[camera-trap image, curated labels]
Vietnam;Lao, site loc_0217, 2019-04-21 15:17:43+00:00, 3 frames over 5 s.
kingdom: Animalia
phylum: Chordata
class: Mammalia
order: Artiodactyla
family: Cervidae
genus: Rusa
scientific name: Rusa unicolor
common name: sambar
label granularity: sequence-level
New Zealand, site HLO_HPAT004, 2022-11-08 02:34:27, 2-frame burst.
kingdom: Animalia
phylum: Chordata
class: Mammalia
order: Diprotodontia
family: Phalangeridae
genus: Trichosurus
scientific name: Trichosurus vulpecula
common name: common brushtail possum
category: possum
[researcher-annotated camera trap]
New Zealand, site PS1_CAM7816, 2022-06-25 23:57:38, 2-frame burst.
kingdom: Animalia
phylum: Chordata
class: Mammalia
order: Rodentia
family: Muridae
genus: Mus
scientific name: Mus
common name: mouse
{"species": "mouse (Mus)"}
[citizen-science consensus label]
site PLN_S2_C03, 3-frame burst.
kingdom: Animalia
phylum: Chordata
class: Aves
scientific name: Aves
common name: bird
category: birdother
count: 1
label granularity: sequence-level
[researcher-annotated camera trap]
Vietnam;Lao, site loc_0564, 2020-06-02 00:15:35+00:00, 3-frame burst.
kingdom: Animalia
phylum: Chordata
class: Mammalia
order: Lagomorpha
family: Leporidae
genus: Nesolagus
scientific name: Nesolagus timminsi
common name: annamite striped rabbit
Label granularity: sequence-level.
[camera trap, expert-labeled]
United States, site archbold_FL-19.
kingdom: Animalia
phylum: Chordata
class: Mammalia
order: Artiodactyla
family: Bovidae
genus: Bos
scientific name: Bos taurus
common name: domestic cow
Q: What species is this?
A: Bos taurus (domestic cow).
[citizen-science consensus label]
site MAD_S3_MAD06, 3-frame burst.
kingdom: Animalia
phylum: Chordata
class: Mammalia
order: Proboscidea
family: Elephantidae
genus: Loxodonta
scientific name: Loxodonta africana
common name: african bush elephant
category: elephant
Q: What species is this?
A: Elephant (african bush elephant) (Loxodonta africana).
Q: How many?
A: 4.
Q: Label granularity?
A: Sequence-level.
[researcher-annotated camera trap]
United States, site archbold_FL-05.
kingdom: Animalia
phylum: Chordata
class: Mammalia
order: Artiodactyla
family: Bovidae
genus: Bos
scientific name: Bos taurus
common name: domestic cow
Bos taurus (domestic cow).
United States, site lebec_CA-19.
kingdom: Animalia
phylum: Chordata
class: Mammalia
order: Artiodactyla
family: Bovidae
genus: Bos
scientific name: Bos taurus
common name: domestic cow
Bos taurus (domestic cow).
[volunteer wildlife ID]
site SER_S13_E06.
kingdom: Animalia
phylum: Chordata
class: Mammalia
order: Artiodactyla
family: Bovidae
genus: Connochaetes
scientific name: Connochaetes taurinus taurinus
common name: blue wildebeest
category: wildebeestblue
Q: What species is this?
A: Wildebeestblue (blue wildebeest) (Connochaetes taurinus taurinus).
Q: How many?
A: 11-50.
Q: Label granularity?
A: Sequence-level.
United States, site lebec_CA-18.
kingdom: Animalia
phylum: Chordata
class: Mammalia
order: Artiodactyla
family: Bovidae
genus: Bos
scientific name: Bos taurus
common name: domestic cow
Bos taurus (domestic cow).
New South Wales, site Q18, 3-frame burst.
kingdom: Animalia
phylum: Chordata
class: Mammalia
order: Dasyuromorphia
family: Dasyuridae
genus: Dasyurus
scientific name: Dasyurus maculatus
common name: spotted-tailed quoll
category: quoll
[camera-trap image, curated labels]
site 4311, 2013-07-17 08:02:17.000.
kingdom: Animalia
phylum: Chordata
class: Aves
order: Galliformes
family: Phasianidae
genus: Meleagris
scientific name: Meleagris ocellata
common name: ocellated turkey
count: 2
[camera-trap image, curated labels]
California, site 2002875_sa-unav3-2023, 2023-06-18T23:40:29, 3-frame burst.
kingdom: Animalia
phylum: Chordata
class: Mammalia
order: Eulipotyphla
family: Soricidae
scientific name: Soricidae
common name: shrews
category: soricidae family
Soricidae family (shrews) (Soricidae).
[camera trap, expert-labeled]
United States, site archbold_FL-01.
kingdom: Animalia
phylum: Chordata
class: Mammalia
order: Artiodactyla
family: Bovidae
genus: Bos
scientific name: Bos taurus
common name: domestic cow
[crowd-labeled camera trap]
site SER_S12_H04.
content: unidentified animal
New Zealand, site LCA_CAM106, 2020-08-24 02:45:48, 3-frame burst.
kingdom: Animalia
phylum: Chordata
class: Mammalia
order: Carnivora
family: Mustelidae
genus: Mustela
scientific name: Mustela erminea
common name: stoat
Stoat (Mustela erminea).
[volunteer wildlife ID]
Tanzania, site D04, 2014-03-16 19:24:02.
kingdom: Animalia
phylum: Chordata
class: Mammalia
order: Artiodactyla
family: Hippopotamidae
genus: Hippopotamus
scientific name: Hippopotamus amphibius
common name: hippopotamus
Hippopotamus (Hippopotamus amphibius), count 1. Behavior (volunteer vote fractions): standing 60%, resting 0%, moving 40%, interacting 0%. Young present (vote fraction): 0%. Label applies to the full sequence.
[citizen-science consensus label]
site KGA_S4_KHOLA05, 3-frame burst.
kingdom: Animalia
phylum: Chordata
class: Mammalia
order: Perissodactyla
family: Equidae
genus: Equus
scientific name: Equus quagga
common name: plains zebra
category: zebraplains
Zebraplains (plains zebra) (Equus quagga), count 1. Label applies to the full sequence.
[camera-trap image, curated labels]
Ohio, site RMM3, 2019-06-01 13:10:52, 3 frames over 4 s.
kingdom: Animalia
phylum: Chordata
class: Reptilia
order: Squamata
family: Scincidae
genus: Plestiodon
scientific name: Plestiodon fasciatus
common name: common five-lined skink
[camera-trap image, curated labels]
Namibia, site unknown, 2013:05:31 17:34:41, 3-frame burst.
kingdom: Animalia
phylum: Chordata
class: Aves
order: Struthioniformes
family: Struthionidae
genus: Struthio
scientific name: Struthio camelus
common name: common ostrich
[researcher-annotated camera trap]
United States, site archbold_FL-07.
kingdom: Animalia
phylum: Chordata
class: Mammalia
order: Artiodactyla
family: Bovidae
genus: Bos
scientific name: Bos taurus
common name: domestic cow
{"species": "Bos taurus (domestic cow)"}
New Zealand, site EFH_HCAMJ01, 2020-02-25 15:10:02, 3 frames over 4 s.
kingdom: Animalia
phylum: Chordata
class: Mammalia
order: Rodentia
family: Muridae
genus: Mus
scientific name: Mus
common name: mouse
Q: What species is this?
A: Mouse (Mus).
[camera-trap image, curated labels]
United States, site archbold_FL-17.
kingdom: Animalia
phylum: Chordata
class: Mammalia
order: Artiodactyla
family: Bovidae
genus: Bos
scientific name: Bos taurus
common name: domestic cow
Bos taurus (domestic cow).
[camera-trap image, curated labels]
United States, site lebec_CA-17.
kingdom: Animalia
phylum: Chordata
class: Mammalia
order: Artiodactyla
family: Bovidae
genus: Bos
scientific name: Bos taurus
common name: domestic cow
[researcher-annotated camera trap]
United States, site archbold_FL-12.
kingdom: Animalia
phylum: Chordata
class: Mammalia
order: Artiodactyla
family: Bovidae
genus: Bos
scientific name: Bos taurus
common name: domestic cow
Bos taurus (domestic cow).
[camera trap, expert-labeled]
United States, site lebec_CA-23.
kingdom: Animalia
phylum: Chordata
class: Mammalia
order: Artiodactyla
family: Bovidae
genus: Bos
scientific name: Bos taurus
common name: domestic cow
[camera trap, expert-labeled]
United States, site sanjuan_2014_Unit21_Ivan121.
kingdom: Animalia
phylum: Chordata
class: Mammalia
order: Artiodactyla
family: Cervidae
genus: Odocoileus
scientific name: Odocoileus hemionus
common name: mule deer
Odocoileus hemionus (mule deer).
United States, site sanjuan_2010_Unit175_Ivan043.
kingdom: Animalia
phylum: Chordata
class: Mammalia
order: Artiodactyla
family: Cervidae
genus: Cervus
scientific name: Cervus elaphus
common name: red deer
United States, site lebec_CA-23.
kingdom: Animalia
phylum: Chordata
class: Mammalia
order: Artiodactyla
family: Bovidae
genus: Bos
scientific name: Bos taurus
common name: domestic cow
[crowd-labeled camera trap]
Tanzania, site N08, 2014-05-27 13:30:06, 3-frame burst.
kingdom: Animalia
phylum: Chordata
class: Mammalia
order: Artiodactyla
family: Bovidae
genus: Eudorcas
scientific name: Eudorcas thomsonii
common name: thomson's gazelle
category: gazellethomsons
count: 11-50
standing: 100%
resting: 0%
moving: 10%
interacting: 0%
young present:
•••
> EXERCISE DIRECTIONS: Every line in the data that holds the string "Tanzania" should be copied.

> THE ANSWER:
Tanzania, site D04, 2014-03-16 19:24:02.
Tanzania, site N08, 2014-05-27 13:30:06, 3-frame burst.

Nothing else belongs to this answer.